Walking along the path, watching the people as they pass, casual and easy. Here to there, this Smithsonian building to that monument, brick and pillar, marble and stone; snapshots, exhibits, seals and signets; spaghetti straps, short blue jeans shorts, baseball caps, ponytail, walking shoes; flitting eye contact, choreographed in the unconscious; careful lack of eye contact, consciously maintained. Jordan taps my arm lightly; I raise my eyebrow and tip my chin towards him to acknowledge him. Without touching his head, he says, “Red and blue at two o’clock,” out of the side of his mouth. My eyes scan to the right and lock onto the object of his description. “Got it,” I say, ending the dialog. The object, albeit interesting, is soon retired from my scrutiny, and my eyes resume the task of scanning back and forth across the path. Falling into vision is a man of average height in late middle age, graying straw blond hair, portly but not ungainly. His eyes flit about alertly. I shut my eyes and keep walking mechanically.
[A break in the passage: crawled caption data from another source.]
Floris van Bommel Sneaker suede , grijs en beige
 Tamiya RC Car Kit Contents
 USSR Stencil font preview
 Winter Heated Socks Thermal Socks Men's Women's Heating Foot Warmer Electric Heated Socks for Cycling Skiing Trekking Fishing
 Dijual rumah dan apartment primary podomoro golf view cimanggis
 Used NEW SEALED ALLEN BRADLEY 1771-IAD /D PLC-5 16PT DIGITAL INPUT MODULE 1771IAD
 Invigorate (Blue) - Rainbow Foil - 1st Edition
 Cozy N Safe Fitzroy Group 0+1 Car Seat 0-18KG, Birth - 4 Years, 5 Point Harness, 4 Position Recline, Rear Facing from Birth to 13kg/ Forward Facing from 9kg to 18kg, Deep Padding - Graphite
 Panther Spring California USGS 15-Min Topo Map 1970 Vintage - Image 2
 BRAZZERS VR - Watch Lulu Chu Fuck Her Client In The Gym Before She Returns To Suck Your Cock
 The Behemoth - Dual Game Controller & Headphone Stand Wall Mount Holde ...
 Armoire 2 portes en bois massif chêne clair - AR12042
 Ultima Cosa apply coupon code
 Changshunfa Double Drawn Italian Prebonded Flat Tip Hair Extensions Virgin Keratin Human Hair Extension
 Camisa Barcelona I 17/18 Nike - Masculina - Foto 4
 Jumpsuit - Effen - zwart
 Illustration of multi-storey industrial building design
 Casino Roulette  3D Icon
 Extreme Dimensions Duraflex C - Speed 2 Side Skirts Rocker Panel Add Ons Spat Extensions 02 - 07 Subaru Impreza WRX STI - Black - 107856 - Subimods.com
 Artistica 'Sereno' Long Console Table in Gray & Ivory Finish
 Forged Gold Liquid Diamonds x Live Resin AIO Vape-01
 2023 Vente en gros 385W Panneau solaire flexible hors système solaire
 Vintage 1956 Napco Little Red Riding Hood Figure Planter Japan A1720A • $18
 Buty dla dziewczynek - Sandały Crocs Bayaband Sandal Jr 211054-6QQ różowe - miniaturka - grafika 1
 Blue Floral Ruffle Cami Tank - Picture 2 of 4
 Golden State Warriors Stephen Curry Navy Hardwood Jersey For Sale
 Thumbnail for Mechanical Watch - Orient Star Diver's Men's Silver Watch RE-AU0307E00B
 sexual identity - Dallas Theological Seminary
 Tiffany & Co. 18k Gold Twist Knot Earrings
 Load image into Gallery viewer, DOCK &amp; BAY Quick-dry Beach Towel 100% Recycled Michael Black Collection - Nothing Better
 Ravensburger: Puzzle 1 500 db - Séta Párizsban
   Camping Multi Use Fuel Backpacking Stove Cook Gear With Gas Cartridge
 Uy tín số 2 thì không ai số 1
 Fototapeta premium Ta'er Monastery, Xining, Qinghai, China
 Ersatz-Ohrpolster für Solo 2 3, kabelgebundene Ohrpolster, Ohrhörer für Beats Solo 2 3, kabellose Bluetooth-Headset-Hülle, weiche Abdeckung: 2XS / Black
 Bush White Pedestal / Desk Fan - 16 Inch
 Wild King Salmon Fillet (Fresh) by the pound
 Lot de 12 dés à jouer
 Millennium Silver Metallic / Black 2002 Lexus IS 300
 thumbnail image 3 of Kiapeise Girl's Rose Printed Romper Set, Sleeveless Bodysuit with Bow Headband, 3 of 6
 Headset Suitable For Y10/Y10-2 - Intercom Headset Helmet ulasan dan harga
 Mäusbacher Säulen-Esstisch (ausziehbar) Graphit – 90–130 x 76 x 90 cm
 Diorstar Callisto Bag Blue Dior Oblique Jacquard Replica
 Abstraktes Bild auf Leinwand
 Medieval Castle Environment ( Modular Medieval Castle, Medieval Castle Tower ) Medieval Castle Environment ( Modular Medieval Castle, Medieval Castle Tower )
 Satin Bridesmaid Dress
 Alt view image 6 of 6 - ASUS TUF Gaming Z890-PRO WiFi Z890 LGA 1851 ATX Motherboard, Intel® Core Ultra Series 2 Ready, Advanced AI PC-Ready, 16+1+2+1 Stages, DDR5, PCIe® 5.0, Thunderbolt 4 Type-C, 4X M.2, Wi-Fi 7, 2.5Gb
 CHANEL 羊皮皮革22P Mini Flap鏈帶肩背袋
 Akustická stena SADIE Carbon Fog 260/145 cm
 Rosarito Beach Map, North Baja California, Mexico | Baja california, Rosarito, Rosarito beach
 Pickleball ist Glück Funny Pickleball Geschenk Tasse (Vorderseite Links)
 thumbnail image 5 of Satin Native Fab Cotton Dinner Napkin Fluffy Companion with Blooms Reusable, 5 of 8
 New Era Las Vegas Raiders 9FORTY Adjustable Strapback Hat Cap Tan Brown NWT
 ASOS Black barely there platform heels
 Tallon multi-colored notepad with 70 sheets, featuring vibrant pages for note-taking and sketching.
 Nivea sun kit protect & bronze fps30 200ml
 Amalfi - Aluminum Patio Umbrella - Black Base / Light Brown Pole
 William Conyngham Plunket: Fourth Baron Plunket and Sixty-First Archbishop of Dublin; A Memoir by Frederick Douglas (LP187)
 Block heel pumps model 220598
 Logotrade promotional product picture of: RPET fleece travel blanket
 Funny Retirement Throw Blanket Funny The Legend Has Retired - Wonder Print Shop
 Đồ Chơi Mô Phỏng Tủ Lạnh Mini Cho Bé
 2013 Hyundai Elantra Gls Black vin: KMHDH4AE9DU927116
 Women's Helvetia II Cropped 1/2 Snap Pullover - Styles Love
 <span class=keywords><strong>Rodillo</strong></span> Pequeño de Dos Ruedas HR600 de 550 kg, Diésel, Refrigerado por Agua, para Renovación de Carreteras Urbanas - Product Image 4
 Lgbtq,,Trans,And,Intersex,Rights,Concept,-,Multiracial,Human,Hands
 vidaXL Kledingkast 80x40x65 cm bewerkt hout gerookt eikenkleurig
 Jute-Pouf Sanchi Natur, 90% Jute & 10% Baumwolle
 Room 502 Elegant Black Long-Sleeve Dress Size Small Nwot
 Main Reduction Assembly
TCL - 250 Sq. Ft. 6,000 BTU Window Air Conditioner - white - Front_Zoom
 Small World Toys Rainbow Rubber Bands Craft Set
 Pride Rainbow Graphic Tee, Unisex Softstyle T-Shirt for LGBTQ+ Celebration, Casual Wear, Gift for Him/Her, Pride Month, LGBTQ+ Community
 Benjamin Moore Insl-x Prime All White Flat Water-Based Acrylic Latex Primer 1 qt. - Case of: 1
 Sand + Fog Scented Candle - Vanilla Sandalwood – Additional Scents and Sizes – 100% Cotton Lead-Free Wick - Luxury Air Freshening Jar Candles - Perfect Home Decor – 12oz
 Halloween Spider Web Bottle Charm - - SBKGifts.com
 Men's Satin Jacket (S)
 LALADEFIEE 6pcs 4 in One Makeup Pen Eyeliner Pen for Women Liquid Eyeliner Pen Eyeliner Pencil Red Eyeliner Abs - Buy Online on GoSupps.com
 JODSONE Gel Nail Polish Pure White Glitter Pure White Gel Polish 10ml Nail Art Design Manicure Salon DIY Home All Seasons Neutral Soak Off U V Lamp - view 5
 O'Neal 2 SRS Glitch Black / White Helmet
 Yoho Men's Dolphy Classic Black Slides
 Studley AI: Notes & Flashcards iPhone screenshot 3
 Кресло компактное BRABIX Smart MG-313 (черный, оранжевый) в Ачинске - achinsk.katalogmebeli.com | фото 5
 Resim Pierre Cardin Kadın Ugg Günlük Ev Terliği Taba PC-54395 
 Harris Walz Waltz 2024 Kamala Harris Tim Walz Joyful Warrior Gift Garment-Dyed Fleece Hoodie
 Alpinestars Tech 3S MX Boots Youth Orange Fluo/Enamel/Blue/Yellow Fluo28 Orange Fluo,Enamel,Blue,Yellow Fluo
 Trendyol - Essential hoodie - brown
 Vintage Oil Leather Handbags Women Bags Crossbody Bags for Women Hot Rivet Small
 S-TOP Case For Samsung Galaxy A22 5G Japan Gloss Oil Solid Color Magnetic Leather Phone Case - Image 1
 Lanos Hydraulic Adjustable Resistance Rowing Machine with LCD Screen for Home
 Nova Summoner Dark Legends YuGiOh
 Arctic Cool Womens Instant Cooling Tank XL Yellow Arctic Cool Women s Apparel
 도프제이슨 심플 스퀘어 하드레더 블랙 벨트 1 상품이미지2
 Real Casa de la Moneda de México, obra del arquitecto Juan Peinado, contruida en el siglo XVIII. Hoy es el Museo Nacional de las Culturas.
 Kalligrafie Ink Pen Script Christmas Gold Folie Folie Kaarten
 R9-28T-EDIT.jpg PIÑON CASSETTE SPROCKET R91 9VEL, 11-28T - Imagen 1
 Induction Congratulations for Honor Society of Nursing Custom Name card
Like a bullet, I fly into his mind, just to watch:
         
‘Scratch my head. Scan the crowd. Where is she? She should have been here ten minutes ago! Hey, look at that guy, young, walking with his eyes shut. And his companion, staring at every girl that passes him, and they at he as he passes! I remember when I was young; all the girls looked at me that way. Walking down the street, I could feel their eyes on me. No longer, now I sit here and no one gives me more than a glance, never a thought. I wonder what that guy with his eyes shut is thinking. Does he know what he has? How soon it will be gone? How can he? How can anyone really understand the experience of another? No one can feel what I know until they know it themselves.’
         
I flutter back into myself and open my eyes. I smile, thinking of what that man though. He was both right and wrong; what is true about himself is not necessarily true for all. Some of us grow butterflies in our minds.
         
Something very solid crosses my path, pulling me back into the realm of tangible things. I can feel Jordan’s mind screaming “Ass alert! Ass alert!” As he turns to tap my shoulder, he sees me looking at him with a smirk, letting him know that he doesn’t need to whisper in my ear, “Blue moon, twelve o’clock.”